Vinyasa & Ashtanga Fusion Flow
A union of the strenuous physical aspects and strict posturing of Ashtanga, with the more loosely defined creative flow of Vinyasa. Fusion flow classes are adapted to suit concepts and themes which often weave through several weeks, allowing individuals the time and space necessary for reflection and growth within the thematic context.
It’s a sweaty, demanding and deeply cleansing style of yoga, highly adaptable to suit the needs of individuals or the group. Being a contemporary adaptation, you can expect an eclectic, modern, beat-laden playlist and themes that deal with the stresses and strains of modern life.

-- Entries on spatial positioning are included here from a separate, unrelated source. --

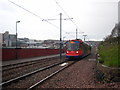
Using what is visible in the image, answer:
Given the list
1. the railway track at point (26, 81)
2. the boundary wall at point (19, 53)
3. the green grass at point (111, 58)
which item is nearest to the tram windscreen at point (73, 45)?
the green grass at point (111, 58)

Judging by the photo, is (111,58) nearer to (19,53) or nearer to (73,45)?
(73,45)

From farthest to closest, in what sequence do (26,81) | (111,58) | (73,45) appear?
(73,45), (111,58), (26,81)

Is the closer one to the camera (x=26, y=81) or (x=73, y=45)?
(x=26, y=81)

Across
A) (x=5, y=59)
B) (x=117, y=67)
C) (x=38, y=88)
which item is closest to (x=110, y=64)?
(x=117, y=67)

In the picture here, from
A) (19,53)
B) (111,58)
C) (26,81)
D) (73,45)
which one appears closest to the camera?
(26,81)

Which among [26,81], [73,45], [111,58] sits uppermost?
[73,45]

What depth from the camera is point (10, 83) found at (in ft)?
29.0

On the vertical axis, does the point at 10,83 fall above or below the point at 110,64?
below

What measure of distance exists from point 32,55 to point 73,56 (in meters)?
12.4

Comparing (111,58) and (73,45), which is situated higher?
(73,45)

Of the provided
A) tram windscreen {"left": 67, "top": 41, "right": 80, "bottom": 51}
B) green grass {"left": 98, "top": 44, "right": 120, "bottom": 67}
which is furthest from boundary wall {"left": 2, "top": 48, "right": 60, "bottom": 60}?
green grass {"left": 98, "top": 44, "right": 120, "bottom": 67}

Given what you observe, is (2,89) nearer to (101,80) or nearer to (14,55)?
(101,80)

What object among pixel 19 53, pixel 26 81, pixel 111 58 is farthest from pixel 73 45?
pixel 26 81

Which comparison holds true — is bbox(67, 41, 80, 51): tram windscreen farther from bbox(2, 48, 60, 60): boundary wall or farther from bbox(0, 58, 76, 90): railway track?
bbox(0, 58, 76, 90): railway track
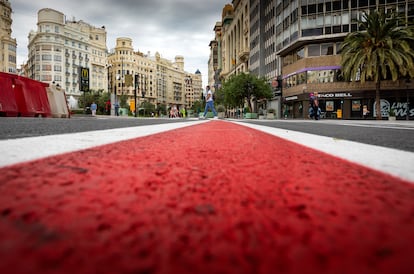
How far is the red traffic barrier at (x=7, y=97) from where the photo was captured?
10.9 m

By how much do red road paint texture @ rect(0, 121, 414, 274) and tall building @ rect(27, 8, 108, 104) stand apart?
81.1 m

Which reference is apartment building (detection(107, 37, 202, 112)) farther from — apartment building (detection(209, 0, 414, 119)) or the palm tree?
the palm tree

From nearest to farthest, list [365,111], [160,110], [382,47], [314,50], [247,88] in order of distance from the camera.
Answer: [382,47] → [365,111] → [314,50] → [247,88] → [160,110]

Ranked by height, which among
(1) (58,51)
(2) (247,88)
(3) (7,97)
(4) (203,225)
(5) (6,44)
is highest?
(1) (58,51)

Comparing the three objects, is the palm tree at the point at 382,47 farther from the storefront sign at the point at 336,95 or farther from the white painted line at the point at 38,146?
the white painted line at the point at 38,146

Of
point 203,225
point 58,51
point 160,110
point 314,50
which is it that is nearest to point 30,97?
point 203,225

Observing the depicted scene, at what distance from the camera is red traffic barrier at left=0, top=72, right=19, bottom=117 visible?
1092 centimetres

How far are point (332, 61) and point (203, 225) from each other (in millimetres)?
38268

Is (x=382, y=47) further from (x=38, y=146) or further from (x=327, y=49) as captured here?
(x=38, y=146)

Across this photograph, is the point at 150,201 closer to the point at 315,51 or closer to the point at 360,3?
the point at 315,51

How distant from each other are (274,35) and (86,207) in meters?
49.5

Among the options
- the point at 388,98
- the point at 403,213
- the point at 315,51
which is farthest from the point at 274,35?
the point at 403,213

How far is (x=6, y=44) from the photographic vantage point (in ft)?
219

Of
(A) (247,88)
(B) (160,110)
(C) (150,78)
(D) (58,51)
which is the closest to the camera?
(A) (247,88)
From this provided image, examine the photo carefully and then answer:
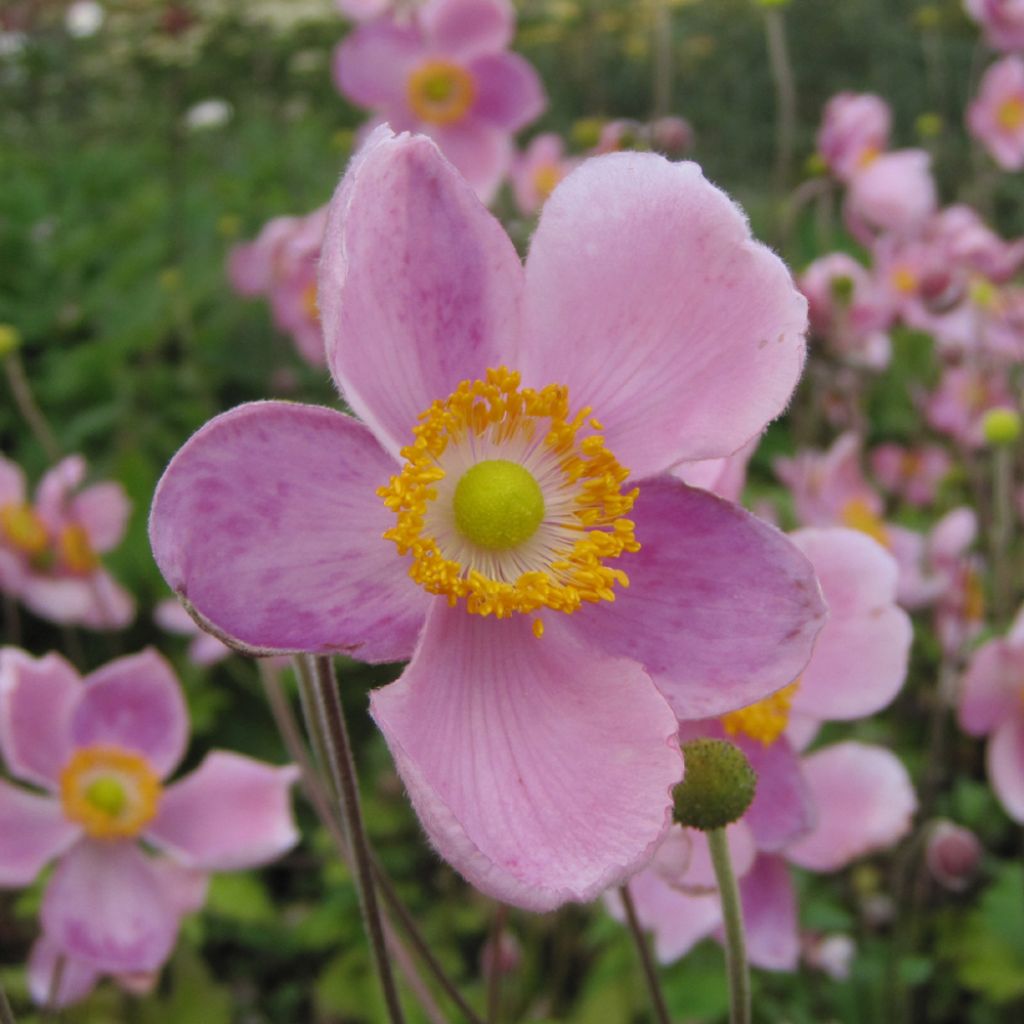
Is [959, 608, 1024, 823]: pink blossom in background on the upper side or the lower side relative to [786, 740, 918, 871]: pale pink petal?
lower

The term ‘Vinyasa’ describes a variety of yoga disciplines. Depending on who you ask, the direct translation from Sanskrit is either ‘to place in a special way’ or ‘movement and position of limbs’. Being a polysemous language, both (and more) are true. In the context of yoga, Vinyasa refers to the synchronisation of body movement with breathing in meditative flow, and accompanies more strenuous, dynamic forms of yoga.
The particular emphasis on rhythm, flow and repetition inspires an intense, contemplative focus, and the attention to breath synchronisation promotes external bonds and internal calm.
Ashtanga is an intensely physical, dynamic style of yoga, aiming to achieve mental and physical purification through its eight ‘limbs’. These are:
Yama – moral codes
Niyama – self study
Asana – posture
Pranayama – breath control
Pratyahara – sense control
Dharana – concentration
Dhyana – meditation
Samadhi – absorption
An underlying principal of Asthanga states that, in order to achieve the control over the introspective, one must first gain control of the exterior – the physical. Here, we’re talking about posture, breath and sense control – in simple terms, the regular practice of strictly defined sequences of asanas (postures).
In Ashtanga yoga, proper asana can only be practiced effectively if accompanied by vinyasa (control of breathing and moevement), and tristhana. Tristhana requires quiet attention to breathing, posture and the direction of gaze to one of nine visual focus points. In plain English, this means that Ashtanga demands the development of substantial core strength, flexibility and stability, in order to control physicality, alongside a meditative awareness of breath, posture and focus. Total mind and body control.
In accomplishing the above, an individual establishes a sturdy physical and psychological base from which they can explore and develop the remaining ‘limbs’ which, in contemporaray terms, encompass morality, self-awareness, mindfulness, focus, calm and contentment.